Она положила трубку. Дима положил телефон на пассажирское сиденье, лицом вниз, – привычка, о которой он не задумывался: экран вниз, чтобы не видеть, если позвонят снова. Пробка двинулась – на метр, на два, – и снова замерла, и Москва за окном жила своей жизнью: строительные краны на горизонте, рекламный щит с надписью «Быстрые кредиты – без залога!», маршрутка, набитая людьми, как банка шпротами, и каждый из этих людей думал о своём, и Таня за спиной слышала всё это через стекло, через металл, через расстояние, и молча – губами, не голосом – повторяла строчки, которые были её бронёй:
Ахматова. Которая писала о другом, но попадала – в это, сейчас, в Ford Focus на Профсоюзной, – с точностью, доступной только поэтам и телепатам.
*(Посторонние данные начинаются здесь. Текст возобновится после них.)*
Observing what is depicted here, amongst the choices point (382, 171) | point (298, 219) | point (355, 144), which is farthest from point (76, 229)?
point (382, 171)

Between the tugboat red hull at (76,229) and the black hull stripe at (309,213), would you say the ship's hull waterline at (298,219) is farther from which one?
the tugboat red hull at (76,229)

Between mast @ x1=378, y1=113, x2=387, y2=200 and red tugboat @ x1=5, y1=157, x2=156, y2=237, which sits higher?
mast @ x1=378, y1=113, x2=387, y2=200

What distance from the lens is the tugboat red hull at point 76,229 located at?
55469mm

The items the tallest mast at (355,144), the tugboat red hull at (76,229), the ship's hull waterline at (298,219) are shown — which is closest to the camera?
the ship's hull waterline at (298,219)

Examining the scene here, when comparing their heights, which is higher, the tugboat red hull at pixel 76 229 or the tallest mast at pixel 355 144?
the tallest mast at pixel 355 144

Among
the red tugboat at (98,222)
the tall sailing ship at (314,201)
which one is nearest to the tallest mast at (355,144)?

– Пап, – сказала Таня, не открывая глаз.
– Да.
– Окурков больше не было?
Дима посмотрел в зеркало. Танино лицо – бледное, с закрытыми глазами, с тенями усталости – было спокойным, но вопрос звучал так, как звучат вопросы людей, которые знают ответ и всё равно спрашивают, потому что иногда нужно услышать его вслух.
– Не было, – сказал Дима.
– Но будут?
Он мог бы солгать. Мог бы сказать «нет» или «не знаю» или «не думай об этом». Но Таня слышала мысли, а его мысли – пусть тише, чем у большинства людей, – всё равно были мыслями, и ложь в голове звучит иначе, чем правда: ложь – скрипит, как мел по стеклу, а правда – гудит, низко и ровно, как натянутая струна.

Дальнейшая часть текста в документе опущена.